The question highlighted one of the key challenges facing the rulers of the world's most populous nation: how to control what goes on within their enormous country.

"You might think that this is a highly autocratic system where control is effective," says David Lampton, director of China studies at Johns Hopkins University's School of Advanced International Studies, who is writing a book about governance in China. "But that would be a wrong assumption. President Hu Jintao is at the helm, spinning the wheel, but it is not always connected to the rudder."

There seems no doubt that at least some of China's top leaders knew of the treatment to which Mr. Chen was subjected. Even if their own internal channels had failed to inform them, senior US officials raised Chen's case repeatedly with their Chinese counterparts, and foreign media reported his plight widely.

But as officials in Beijing try to sort truth from fiction in the reporting they get from the provinces, follow the media, and send out secret inspection teams to investigate suspected wrongdoing, "you'd be surprised by what they don't know," says Professor Lampton.

It is surprising, for example, that local governments can build massive power stations without the knowledge or approval of the central government.
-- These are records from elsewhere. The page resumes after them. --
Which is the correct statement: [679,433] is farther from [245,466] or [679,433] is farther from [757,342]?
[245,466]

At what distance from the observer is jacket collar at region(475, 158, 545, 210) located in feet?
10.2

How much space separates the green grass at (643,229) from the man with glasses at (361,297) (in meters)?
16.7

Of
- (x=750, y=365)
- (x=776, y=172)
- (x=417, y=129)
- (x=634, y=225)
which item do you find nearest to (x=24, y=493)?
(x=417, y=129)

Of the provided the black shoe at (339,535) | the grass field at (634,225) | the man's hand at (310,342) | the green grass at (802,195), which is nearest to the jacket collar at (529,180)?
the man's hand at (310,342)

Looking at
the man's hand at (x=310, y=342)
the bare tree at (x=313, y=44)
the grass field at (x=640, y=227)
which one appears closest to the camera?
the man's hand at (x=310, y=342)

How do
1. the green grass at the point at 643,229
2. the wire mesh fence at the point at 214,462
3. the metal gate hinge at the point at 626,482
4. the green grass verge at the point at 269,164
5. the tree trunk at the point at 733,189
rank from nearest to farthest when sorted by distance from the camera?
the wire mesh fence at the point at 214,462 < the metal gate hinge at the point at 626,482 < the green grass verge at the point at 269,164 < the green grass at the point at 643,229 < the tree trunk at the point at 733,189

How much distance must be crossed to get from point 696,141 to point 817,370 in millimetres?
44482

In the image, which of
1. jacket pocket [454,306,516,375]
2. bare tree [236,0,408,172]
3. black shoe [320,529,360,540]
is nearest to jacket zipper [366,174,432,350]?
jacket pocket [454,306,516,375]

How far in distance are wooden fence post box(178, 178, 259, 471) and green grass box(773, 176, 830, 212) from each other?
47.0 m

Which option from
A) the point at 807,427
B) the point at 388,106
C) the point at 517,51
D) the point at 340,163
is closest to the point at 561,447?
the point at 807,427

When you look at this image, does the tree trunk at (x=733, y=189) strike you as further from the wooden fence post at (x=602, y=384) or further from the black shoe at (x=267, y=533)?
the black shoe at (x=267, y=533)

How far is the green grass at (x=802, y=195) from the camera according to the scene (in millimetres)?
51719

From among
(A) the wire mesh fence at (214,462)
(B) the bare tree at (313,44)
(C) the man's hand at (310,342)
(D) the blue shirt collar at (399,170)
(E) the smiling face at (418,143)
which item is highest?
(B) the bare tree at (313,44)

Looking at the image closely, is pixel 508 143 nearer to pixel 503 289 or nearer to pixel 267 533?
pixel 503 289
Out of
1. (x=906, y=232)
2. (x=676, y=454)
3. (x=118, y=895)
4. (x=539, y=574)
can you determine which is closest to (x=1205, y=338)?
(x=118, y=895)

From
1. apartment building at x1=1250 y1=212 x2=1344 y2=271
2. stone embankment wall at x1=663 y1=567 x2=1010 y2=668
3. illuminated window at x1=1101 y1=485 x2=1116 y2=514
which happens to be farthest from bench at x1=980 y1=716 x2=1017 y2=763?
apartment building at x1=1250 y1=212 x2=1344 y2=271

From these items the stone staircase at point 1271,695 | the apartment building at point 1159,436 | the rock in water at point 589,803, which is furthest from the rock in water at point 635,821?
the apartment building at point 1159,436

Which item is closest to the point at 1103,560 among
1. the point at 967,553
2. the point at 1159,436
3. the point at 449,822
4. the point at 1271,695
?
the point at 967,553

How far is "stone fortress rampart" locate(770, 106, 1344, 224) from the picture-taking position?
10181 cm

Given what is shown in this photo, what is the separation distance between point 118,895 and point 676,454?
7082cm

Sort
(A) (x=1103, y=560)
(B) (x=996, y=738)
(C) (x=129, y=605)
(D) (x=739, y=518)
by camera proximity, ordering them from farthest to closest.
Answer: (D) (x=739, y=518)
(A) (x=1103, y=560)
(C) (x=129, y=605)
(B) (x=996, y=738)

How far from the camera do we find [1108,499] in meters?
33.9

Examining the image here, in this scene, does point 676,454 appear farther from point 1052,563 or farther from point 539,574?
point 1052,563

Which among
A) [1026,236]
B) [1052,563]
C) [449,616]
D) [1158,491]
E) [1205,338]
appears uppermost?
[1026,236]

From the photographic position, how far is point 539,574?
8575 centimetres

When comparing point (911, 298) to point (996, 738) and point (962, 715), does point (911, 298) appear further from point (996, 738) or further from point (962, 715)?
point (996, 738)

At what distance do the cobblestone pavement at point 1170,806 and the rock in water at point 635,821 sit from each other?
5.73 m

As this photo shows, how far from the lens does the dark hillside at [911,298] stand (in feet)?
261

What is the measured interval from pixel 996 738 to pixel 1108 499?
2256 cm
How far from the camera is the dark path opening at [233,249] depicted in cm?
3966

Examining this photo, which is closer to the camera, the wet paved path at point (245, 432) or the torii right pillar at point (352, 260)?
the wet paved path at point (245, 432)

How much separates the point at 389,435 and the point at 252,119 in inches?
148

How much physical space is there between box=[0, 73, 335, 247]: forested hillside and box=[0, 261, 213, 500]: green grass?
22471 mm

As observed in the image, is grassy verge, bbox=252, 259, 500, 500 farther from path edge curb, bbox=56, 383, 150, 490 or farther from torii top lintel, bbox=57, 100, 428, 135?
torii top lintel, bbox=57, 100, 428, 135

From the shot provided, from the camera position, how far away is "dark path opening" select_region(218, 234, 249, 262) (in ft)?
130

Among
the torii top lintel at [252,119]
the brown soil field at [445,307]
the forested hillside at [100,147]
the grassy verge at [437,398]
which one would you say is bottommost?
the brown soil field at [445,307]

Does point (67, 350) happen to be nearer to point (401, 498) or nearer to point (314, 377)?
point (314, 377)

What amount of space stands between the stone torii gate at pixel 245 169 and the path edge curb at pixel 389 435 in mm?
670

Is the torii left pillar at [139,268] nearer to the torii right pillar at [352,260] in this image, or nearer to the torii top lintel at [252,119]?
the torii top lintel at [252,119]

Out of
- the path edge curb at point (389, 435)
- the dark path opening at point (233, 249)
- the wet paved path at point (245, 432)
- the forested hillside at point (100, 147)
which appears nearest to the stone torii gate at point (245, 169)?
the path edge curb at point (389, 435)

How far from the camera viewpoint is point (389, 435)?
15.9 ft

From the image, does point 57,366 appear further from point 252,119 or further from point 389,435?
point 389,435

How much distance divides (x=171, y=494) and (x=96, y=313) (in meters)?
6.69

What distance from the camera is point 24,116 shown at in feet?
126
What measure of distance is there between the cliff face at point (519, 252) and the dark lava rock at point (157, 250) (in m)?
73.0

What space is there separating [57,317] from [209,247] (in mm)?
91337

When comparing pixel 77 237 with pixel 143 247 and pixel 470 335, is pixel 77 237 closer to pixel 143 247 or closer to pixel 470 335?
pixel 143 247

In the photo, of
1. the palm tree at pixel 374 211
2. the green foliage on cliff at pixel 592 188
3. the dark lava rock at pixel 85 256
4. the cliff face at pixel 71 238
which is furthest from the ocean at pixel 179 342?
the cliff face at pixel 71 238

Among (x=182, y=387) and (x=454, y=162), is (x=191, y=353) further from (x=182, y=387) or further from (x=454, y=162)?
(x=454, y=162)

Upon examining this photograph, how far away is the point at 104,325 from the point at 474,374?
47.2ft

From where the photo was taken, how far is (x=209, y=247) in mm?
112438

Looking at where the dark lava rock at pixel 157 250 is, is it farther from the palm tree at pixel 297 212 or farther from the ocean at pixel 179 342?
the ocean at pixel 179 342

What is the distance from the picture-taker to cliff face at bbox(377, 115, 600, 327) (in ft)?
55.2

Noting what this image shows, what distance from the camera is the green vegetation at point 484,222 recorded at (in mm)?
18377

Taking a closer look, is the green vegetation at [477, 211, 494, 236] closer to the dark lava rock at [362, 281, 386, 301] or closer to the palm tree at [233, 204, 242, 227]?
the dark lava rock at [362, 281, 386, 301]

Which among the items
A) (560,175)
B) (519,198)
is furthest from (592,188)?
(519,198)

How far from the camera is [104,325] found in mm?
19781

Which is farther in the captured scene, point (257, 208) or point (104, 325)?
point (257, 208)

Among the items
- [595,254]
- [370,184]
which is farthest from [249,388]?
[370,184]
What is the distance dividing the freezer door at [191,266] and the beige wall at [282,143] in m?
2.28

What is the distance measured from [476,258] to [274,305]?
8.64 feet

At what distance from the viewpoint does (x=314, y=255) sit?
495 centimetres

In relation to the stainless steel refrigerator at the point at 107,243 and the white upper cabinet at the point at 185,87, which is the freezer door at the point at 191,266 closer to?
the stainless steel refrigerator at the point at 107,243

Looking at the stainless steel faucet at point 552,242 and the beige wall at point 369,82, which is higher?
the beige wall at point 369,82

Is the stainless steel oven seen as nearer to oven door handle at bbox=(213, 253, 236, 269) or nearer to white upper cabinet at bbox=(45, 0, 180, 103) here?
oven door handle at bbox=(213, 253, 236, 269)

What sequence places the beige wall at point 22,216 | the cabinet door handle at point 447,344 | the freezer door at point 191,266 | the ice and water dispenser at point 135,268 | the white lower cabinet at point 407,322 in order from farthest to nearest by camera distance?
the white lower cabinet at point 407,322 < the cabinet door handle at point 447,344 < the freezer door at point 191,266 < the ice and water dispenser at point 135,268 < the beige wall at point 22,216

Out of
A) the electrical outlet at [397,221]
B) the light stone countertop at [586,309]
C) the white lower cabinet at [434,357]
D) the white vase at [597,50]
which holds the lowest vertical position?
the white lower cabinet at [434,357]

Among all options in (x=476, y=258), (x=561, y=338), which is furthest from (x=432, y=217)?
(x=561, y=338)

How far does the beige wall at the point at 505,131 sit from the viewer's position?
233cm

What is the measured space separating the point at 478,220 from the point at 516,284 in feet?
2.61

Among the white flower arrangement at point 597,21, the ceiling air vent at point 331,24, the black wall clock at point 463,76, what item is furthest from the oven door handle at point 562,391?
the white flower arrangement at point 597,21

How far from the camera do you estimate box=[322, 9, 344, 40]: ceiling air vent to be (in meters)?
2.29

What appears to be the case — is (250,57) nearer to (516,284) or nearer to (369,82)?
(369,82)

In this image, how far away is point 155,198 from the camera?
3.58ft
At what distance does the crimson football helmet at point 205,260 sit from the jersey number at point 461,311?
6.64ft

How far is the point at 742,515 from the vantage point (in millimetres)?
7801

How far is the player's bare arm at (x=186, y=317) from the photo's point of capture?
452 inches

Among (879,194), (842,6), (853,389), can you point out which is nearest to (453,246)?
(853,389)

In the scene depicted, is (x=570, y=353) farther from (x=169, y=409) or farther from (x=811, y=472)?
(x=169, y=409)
Yet in 2009 the China Electricity Council, the power sector's industrial grouping, estimated that 30 million kilowatts of installed capacity ? half the electricity generated by the Three Gorges Dam ? had been illegally constructed, without the necessary permission from the central government.

Local governments mislead Beijing

Central government officials are aware that their regional subordinates sometimes seek to mislead them. Three years ago the government began to suspect that provincial officials were exaggerating reports of their grain stocks so as to attract more of the money that Beijing pays granaries to hold reserves.

Beijing had to organize 100,000 inspectors for a three-month nationwide audit "to find out the true volume of our grain stocks," Vice Premier Li Keqiang said at the time. They found a number of irregularities.

Sometimes Beijing finds out too late that it has been tricked. Local officials in the eastern city of Changzhou, for example, evaded rules requiring them to seek government approval for any industrial project using more than 40 hectares (about 100 acres) of land by breaking up a planned steel mill into a dozen or so projects, each requiring only the sort of land-use permit that local officials could issue themselves.

The steel mill functioned for years before Beijing officials found out and closed it down.

This is not a new problem.

A well-known Chinese saying, that "the mountains are high and the emperor is far away," dates back to the 14th century, when China's imperial rulers already had trouble keeping an eye on their far-flung domains.